Olivier Fitoussi/FLASH90Students at the campus of “Mount Scopus” at Hebrew University, in Jerusalem, on April 19, 2021.

‘As we talk about reducing the conflict… this is just incompatible with the very concept of peace’

On Sunday, the 20th anniversary of a bombing in Jerusalem that killed nine people and wounded more than 80 others, the Palestinian Authority (PA) increased payments to the families of the imprisoned perpetrators.
In the midst of the Second Intifada, on July 31, 2002, an east Jerusalem-based Hamas cell carried out a bombing in the Mount Scopus campus cafeteria of Jerusalem’s Hebrew University.

Five of those killed were US citizens, in an attack that helped shape the Israeli-Palestinian conflict into what is it today.

In the 20 years since the bombing, the West Bank’s PA has paid the families of the attackers more than $2.5 million, in what some call rewards and others call allocations.

This month, as the convicted Palestinians reached their two-decade mark in prison, the PA is set to increase monthly payments to their families by 14.3 percent. Some see it as an automatic, incremental raise, while others consider it an active step to award terrorists for murder, in what is dubbed the “Pay to Slay” policy.
“It’s time for Israel to tell the international community that if you’re going to talk about peace and reach an agreement between Israel and the Palestinians, this cannot go on,” Dr.

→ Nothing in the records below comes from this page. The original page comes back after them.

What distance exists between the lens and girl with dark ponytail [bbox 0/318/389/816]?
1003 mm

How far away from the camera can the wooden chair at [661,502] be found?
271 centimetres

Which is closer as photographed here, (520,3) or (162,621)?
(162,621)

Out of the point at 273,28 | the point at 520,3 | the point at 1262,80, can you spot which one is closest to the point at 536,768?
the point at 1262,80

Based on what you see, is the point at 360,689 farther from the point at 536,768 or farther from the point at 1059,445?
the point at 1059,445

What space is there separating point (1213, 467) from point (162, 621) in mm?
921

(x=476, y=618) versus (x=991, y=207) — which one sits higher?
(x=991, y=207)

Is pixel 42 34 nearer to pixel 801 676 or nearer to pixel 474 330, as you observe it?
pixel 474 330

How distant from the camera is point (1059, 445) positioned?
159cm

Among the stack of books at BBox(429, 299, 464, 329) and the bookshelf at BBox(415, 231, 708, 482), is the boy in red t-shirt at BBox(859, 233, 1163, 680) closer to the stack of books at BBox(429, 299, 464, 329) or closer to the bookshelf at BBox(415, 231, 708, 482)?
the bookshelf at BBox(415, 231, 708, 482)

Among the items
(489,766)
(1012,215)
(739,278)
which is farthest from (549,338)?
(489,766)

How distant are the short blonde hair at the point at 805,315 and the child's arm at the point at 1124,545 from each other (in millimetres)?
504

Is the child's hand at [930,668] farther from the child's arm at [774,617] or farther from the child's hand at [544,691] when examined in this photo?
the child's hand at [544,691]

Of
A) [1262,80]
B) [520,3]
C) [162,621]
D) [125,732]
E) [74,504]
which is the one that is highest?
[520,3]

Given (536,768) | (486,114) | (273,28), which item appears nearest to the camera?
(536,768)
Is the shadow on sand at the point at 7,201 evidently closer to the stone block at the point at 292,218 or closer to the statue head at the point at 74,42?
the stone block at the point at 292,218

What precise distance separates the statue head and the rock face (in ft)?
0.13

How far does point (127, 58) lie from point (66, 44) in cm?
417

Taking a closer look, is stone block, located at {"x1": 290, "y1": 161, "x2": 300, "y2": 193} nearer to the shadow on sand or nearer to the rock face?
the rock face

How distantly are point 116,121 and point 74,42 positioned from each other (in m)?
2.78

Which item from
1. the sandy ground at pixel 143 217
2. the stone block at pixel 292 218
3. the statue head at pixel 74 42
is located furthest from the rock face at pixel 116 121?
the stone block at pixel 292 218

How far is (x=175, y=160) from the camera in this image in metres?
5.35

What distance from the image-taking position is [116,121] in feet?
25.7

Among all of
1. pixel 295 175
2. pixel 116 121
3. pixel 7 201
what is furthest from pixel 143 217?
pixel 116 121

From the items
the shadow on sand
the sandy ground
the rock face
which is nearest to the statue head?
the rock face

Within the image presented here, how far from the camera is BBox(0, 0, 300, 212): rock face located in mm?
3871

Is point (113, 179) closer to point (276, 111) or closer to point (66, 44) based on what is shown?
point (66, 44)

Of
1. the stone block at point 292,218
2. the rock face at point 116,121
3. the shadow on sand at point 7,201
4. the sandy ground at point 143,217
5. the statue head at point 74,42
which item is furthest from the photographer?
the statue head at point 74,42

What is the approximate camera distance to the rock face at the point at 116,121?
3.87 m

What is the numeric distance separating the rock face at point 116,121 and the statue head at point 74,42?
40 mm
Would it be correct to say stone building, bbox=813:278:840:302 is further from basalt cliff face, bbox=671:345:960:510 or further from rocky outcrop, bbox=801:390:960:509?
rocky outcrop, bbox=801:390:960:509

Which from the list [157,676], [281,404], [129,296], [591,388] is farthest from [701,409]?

Emmanuel Navon, an international relations expert at Tel Aviv University, told i24NEWS.
“Even if we don’t talk right now about a political solution between Israel and the PA, as we talk about reducing the conflict and promoting common projects, this is just incompatible with the very concept of peace.”
Israel’s political and security cabinet on Sunday approved the deduction of approximately $176 million from the tax money that Israel collects for the PA, a recurrent response to payments to the families of prisoners and terrorists by Ramallah.